Tuesday, February 13, 2007

Conversation as Improvisation

What a joyful thing it is to listen to the improvisation of a gifted musician! Experiencing the synergy that arises when multiple musicians, freestyling poets, dancers, or comedians improvise dynamically in response to one another is even more compelling.

So why don't people improvise more often? Improvisation can certainly have negative connotations (as in situations where one has to improvise or "make do" because one lacks sufficient resources of some kind or another). However, I find that I tend to associate it more with a competence that yields flexibility, fluidity, and spontaneity. In order to improvise, one must possess a broad, deep, internalized understanding of not only the fundamentals of a field, but also of its intricacies, its subtleties, and its nuances. One must know the rules so well that one can consistently and accurately predict the effects that breaking them (and thus, the expectations they engender) will have on one's audience. All of humor rests on this principle (of setting up expectations and then purposefully deviating from them in ways that engender a well-spring of surprise that produces an involuntary emotional reaction). One must also know one's audience.

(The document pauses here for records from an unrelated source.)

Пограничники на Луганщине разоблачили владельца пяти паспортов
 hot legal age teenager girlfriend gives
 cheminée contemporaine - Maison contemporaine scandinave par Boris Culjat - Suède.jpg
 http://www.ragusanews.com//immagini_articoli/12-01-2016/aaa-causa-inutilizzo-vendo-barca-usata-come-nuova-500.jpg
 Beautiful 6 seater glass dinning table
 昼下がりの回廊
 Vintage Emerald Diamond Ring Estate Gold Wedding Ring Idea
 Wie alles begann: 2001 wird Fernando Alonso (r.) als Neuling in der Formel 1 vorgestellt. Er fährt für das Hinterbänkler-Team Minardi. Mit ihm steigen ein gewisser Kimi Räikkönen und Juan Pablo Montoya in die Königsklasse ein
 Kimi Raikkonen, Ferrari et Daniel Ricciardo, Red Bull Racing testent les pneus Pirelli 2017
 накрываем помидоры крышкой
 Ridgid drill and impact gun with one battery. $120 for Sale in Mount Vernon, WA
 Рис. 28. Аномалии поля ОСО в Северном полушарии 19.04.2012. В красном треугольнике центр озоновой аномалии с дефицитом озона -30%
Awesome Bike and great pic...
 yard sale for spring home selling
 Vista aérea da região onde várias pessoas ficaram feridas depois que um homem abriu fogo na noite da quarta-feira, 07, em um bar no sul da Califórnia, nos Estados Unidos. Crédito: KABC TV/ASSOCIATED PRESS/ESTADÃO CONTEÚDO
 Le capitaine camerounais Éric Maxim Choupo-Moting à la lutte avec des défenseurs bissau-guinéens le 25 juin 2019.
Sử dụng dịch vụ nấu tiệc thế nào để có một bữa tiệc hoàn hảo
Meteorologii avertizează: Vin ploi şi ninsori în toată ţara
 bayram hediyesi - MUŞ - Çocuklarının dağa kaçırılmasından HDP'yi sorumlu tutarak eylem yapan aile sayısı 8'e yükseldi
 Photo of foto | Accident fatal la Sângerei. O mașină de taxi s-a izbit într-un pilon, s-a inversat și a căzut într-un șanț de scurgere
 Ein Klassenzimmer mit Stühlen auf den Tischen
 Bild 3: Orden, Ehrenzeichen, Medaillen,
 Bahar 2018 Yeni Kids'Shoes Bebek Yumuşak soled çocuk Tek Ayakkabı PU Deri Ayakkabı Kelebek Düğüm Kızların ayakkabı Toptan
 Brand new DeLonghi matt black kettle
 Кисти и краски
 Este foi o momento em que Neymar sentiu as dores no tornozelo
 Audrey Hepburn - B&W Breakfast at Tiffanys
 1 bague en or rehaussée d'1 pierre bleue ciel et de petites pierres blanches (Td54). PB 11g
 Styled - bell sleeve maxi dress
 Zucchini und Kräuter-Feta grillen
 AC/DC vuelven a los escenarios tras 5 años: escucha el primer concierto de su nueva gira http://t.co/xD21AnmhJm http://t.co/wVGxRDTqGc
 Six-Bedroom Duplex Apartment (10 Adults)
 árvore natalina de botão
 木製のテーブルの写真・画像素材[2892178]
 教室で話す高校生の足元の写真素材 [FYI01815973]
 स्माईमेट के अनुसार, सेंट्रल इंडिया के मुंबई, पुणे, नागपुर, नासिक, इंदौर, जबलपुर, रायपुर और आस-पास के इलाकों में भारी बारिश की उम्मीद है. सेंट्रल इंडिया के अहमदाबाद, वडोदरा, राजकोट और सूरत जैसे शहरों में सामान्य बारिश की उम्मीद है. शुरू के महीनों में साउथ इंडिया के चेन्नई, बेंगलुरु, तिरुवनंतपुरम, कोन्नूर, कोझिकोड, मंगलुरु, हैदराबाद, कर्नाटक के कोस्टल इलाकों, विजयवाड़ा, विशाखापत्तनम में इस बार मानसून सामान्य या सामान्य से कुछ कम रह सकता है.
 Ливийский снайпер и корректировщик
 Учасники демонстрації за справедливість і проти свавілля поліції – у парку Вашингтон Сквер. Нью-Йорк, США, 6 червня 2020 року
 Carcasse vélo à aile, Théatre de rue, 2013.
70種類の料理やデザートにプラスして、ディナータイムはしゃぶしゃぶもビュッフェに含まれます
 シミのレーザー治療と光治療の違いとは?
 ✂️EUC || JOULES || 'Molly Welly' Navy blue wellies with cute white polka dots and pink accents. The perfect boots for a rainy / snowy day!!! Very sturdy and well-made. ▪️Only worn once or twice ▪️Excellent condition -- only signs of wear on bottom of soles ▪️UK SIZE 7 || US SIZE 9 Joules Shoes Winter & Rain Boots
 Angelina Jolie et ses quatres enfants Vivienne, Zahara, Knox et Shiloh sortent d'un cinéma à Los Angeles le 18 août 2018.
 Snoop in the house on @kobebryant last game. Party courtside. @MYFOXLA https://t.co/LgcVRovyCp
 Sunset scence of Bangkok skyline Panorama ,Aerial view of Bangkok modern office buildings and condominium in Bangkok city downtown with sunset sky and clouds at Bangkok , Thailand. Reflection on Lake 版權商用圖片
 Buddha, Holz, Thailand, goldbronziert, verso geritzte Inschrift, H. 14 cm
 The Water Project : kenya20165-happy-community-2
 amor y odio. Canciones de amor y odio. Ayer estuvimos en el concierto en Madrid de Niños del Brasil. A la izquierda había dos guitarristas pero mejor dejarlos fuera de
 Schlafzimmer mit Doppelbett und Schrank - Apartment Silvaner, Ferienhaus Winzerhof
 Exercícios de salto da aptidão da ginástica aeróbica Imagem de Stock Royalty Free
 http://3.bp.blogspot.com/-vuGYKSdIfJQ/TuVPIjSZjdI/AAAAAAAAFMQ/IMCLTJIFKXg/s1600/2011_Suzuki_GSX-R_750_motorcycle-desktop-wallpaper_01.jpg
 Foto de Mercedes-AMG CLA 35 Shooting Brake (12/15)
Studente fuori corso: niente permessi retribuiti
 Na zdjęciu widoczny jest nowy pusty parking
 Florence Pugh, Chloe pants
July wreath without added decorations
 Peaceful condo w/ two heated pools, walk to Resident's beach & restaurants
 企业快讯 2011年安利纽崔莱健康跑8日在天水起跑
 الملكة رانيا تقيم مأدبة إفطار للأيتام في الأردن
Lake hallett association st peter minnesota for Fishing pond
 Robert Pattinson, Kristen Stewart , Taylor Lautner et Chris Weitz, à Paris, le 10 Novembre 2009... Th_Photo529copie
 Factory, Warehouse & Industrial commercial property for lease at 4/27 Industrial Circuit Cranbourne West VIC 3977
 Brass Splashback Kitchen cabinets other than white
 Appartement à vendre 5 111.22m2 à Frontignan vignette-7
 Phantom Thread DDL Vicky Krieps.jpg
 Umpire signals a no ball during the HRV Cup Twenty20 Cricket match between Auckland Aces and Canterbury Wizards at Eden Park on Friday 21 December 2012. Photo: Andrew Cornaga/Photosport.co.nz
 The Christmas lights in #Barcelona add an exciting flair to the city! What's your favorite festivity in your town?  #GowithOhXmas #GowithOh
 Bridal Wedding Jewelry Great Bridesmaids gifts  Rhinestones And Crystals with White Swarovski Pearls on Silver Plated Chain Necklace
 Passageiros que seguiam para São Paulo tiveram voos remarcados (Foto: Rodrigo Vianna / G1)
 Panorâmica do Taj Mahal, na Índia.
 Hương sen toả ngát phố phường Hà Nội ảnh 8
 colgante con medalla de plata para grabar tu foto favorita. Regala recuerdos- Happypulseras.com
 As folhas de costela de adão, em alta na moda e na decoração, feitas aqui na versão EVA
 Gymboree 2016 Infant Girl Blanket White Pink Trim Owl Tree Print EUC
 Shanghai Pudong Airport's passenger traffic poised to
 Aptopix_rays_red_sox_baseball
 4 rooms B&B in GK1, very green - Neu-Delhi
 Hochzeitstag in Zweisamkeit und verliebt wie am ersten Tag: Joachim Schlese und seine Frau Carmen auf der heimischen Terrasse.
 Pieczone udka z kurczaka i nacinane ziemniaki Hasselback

From the point of view of the improviser, I imagine that it is most fun when one discovers someone who not only understands the improvisation one has just finished rendering, but also has the competence, sensitivity, and wit to reply in a meaningful, but novel way. This makes me wonder about conversation as a form of improvisation. What makes some conversations so much more satisfying than others? Are fabulous conversationalists those who bring tremendous stores of knowledge to the table--both in terms of the topics of conversation and also of the audience, context, and culture of the conversation? Or is knowledge less important than finely honed observational skills that allow one to recognize opportunities within the conversation for novel contributions, recursions, or new iterations? Or is it simply the flexibility that such knowledge, skill, and understanding provides that makes it work?

Whatever the case, scintillating conversations are unmistakable. I always know when I'm having one, and it is easy to recognize when others feel they are engaged in a similar experience (irrespective of the actual content of the conversation).

So, once again, I raise the question of improvisation. Are scintillating conversations merely the product of skillfully manipulated elements and patterns of conversation? Are they the result of agile and flexible participation? Or is something more aesthetic in nature at work . . . a sensitivity to natural rhythms, the ebbs and flows of the tides of a conversation, and an ability to weave balance and harmony into the composition? Certainly there is an element of risk involved in improvisation . . . a willingness to let the composition emerge, unfold, and guide. There is also an element of play at work . . . a willingness to experiment, to explore, to be surprised by one's own discoveries, and to pursue them to see where they might lead. That requires tremendous confidence (or a strong sense of security).

Perhaps we don't improvise because we don't feel competent enough, confident enough, or safe enough to do so? Yet, in some ways, isn't improvisation what leads to some of the most creative and amazing breakthroughs in science, in art, in mathematics, in poetry?